Iúna (ES) – O Grupo I da Copa do Mundo de 2026 desenha um cenário de contrastes profundos e tensões técnicas elevadas. A França, comandada por Didier Deschamps há 14 anos, entra como a força a ser batida. Em busca do terceiro título, após as conquistas de 1998 e 2018, os franceses apostam na genialidade de Kylian Mbappé e em nomes como Ousmane Dembélé, Désiré Doué e Michael Olise. Deschamps, que levantou a taça como jogador e técnico, busca consolidar seu legado com uma geração talentosa.
Do outro lado, a Noruega retorna ao Mundial após um hiato de 28 anos. A moral da equipe está em alta: o time de Stale Solbakken garantiu a vaga com uma campanha impecável nas eliminatórias, vencendo todos os oito jogos e deixando para trás até a tetracampeã Itália. O protagonismo recai sobre Erling Haaland, mas o elenco também traz o brilho de Martin Odegaard, Strand Larsen e Oscar Bobb.
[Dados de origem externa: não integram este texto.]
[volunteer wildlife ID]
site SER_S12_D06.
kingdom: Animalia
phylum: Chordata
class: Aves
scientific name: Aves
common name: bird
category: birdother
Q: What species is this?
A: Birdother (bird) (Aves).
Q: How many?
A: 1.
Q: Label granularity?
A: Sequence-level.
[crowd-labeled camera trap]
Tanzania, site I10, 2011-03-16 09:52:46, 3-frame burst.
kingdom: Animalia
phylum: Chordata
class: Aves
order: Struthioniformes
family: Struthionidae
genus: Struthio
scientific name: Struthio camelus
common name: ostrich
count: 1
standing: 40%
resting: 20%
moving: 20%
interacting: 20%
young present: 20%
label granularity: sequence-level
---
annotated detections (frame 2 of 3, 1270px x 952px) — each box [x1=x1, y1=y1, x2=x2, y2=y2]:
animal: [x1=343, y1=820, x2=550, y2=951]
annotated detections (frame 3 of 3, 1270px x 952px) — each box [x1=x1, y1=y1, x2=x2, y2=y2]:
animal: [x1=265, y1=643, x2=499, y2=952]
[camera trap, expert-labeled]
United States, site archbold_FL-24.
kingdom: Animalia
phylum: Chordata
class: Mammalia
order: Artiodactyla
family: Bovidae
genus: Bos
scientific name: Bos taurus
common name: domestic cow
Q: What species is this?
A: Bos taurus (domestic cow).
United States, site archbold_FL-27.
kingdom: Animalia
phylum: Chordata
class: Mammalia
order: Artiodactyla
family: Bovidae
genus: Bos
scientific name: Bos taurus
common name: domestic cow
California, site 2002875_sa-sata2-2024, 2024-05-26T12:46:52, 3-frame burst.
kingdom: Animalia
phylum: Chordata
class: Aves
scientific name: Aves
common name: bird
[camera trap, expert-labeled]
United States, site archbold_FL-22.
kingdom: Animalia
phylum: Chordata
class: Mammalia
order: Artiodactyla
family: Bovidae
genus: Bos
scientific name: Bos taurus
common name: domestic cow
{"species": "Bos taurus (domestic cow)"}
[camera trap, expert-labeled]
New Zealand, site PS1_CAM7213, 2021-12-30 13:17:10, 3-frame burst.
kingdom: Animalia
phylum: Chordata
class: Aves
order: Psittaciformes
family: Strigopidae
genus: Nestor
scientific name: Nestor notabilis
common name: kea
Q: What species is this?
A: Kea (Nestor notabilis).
O objetivo é claro: superar as oitavas de final, teto histórico alcançado em 1938 e 1998.
O cenário africano é representado pelo Senegal, treinado por Pape Thiaw desde o fim de 2024. Os Leões de Teranga chegam ao torneio com o prestígio de quem dominou as eliminatórias continentais sem sofrer derrotas e permitindo apenas três gols. Sadio Mané, capitão de 34 anos, busca sua redenção pessoal após ficar fora do Catar por lesão. A equipe viveu um início de ano conturbado, marcado pela polêmica final da Copa Africana das Nações contra o Marrocos, onde o título chegou a ser erguido pelos senegaleses antes de uma revisão administrativa beneficiar os marroquinos.
Por fim, a última das 48 vagas do torneio ficou com o Iraque. Os Leões da Mesopotâmia, que não disputavam um Mundial desde 1986, garantiram a classificação em uma repescagem dramática contra a Bolívia, vencida por 2 a 1 com gol decisivo de Aymen Hussein. O feito é acompanhado por uma preparação conturbada: sob o comando do técnico australiano Graham, o time enfrenta dificuldades logísticas e de deslocamento causadas pelo cenário de guerra na região, com o fechamento constante do espaço aéreo. Para os iraquianos, a presença em campo já carrega uma carga simbólica que vai além das quatro linhas.